═══ INPUT MATERIAL
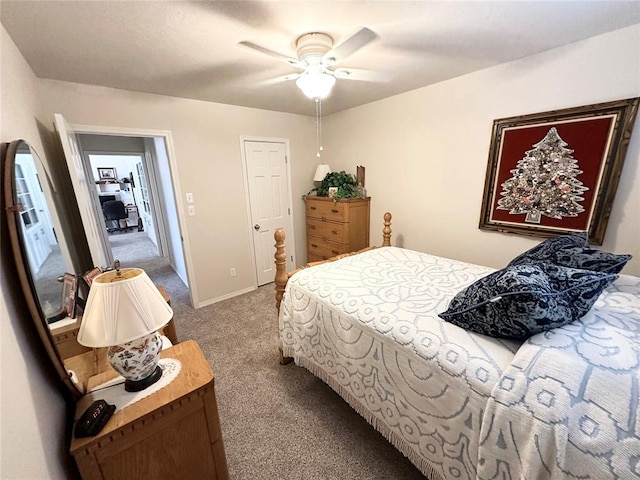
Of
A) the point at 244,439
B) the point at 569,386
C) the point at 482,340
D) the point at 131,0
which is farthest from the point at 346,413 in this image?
the point at 131,0

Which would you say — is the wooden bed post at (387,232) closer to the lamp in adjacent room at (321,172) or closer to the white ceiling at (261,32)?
the lamp in adjacent room at (321,172)

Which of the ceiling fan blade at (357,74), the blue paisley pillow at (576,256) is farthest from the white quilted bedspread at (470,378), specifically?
the ceiling fan blade at (357,74)

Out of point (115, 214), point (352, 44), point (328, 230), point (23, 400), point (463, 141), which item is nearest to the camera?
point (23, 400)

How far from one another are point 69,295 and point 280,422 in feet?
4.48

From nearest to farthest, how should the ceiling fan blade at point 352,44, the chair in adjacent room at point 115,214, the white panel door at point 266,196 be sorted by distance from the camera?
the ceiling fan blade at point 352,44 < the white panel door at point 266,196 < the chair in adjacent room at point 115,214

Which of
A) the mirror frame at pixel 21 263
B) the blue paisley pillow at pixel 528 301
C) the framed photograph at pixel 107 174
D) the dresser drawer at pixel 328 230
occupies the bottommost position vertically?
the dresser drawer at pixel 328 230

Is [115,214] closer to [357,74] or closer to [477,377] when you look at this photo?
[357,74]

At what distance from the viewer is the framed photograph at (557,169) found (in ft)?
5.63

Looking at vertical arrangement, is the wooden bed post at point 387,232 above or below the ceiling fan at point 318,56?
below

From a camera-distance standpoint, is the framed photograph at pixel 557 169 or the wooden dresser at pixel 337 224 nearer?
the framed photograph at pixel 557 169

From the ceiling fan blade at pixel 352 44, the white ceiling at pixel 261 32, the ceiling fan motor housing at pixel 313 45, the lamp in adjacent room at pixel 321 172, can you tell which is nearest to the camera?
the white ceiling at pixel 261 32

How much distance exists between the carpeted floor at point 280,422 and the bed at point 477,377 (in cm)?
24

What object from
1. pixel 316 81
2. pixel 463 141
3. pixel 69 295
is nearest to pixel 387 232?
pixel 463 141

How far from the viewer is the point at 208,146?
116 inches
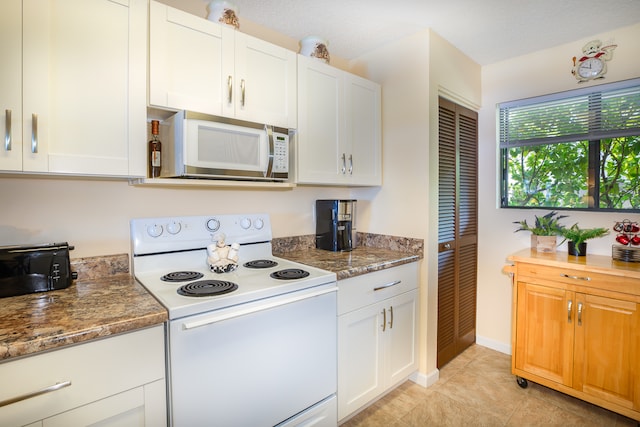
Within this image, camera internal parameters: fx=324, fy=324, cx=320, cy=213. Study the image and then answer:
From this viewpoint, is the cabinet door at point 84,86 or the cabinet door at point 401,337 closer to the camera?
the cabinet door at point 84,86

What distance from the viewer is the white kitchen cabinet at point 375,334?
1742mm

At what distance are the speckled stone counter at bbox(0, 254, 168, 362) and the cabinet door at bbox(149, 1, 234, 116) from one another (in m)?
0.83

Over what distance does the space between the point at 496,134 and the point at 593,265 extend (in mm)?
1244

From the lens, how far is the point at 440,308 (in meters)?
2.38

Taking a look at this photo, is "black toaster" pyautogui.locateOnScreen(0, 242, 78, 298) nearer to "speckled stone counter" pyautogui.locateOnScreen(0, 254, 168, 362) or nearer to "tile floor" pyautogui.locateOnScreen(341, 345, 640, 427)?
"speckled stone counter" pyautogui.locateOnScreen(0, 254, 168, 362)

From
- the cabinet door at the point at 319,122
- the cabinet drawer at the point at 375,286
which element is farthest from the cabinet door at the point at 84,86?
the cabinet drawer at the point at 375,286

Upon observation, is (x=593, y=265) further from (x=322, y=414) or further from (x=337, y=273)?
(x=322, y=414)

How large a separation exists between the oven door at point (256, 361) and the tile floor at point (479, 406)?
479 mm

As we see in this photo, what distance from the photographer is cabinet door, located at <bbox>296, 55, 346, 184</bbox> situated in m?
1.94

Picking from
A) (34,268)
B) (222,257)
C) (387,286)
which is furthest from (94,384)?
(387,286)

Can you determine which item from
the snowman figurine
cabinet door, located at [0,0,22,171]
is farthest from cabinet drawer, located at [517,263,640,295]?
cabinet door, located at [0,0,22,171]

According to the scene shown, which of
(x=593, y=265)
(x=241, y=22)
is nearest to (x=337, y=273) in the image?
(x=593, y=265)

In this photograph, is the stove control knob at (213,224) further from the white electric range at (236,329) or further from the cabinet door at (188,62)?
the cabinet door at (188,62)

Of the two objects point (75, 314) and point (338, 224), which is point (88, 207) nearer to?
point (75, 314)
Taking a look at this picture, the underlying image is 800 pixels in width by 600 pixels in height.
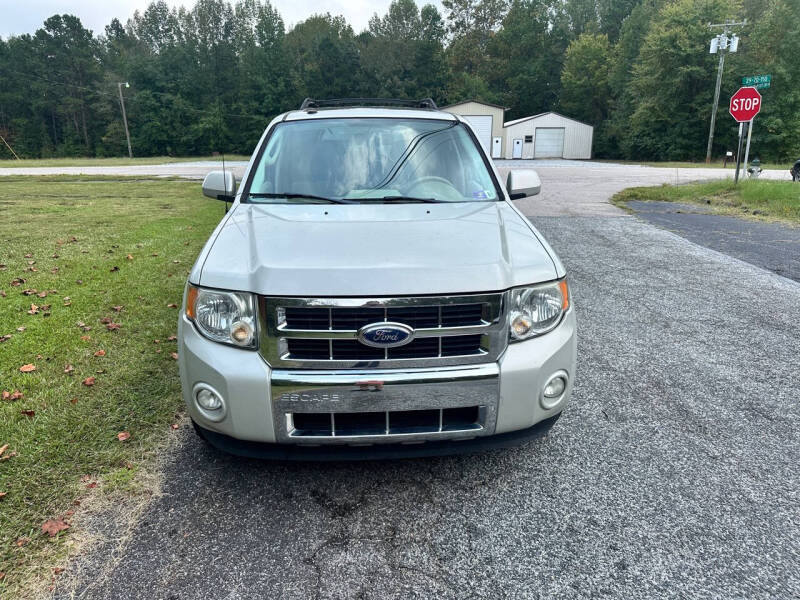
══════
AIM:
Copy out every line above that contains the word "paisley".

RESULT FOR THIS TASK:
Which of the ceiling fan blade at (357,74), the blue paisley pillow at (576,256) is farthest from the white quilted bedspread at (470,378), specifically?
B) the blue paisley pillow at pixel 528 301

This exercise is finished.